WHAT IS NEEDED:
Could you write out the records exactly as they are given?

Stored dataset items
Content starts
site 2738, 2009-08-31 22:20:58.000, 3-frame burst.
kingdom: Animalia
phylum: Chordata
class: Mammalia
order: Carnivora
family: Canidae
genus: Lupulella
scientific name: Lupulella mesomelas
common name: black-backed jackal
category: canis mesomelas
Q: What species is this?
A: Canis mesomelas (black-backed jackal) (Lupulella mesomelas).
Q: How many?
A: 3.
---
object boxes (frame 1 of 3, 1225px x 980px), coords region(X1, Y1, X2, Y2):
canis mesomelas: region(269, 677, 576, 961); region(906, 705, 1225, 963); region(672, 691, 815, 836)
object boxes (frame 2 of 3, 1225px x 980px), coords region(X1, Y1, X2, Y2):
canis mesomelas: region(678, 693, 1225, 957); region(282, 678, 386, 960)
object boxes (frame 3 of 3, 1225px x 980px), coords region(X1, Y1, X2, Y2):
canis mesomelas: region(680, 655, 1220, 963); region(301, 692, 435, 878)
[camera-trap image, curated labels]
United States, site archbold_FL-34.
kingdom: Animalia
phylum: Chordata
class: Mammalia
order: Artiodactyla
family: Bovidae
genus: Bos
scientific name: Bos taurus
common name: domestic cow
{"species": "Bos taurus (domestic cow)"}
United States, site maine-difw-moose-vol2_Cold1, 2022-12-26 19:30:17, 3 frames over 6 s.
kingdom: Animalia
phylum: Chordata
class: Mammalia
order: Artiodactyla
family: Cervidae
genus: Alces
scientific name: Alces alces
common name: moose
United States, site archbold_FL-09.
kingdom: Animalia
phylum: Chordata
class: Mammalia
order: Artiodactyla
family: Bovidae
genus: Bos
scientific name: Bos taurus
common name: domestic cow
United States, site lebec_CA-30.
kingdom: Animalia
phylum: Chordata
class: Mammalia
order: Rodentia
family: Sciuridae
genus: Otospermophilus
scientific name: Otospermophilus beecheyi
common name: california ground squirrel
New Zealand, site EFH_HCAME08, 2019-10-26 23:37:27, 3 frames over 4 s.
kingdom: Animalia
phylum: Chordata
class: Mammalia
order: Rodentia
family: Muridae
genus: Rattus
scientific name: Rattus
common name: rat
Content ends
SOLUTION TO THE EXERCISE:
site 2738, 2009-08-31 22:20:58.000, 3-frame burst.
kingdom: Animalia
phylum: Chordata
class: Mammalia
order: Carnivora
family: Canidae
genus: Lupulella
scientific name: Lupulella mesomelas
common name: black-backed jackal
category: canis mesomelas
Q: What species is this?
A: Canis mesomelas (black-backed jackal) (Lupulella mesomelas).
Q: How many?
A: 3.
---
object boxes (frame 1 of 3, 1225px x 980px), coords region(X1, Y1, X2, Y2):
canis mesomelas: region(269, 677, 576, 961); region(906, 705, 1225, 963); region(672, 691, 815, 836)
object boxes (frame 2 of 3, 1225px x 980px), coords region(X1, Y1, X2, Y2):
canis mesomelas: region(678, 693, 1225, 957); region(282, 678, 386, 960)
object boxes (frame 3 of 3, 1225px x 980px), coords region(X1, Y1, X2, Y2):
canis mesomelas: region(680, 655, 1220, 963); region(301, 692, 435, 878)
[camera-trap image, curated labels]
United States, site archbold_FL-34.
kingdom: Animalia
phylum: Chordata
class: Mammalia
order: Artiodactyla
family: Bovidae
genus: Bos
scientific name: Bos taurus
common name: domestic cow
{"species": "Bos taurus (domestic cow)"}
United States, site maine-difw-moose-vol2_Cold1, 2022-12-26 19:30:17, 3 frames over 6 s.
kingdom: Animalia
phylum: Chordata
class: Mammalia
order: Artiodactyla
family: Cervidae
genus: Alces
scientific name: Alces alces
common name: moose
United States, site archbold_FL-09.
kingdom: Animalia
phylum: Chordata
class: Mammalia
order: Artiodactyla
family: Bovidae
genus: Bos
scientific name: Bos taurus
common name: domestic cow
United States, site lebec_CA-30.
kingdom: Animalia
phylum: Chordata
class: Mammalia
order: Rodentia
family: Sciuridae
genus: Otospermophilus
scientific name: Otospermophilus beecheyi
common name: california ground squirrel
New Zealand, site EFH_HCAME08, 2019-10-26 23:37:27, 3 frames over 4 s.
kingdom: Animalia
phylum: Chordata
class: Mammalia
order: Rodentia
family: Muridae
genus: Rattus
scientific name: Rattus
common name: rat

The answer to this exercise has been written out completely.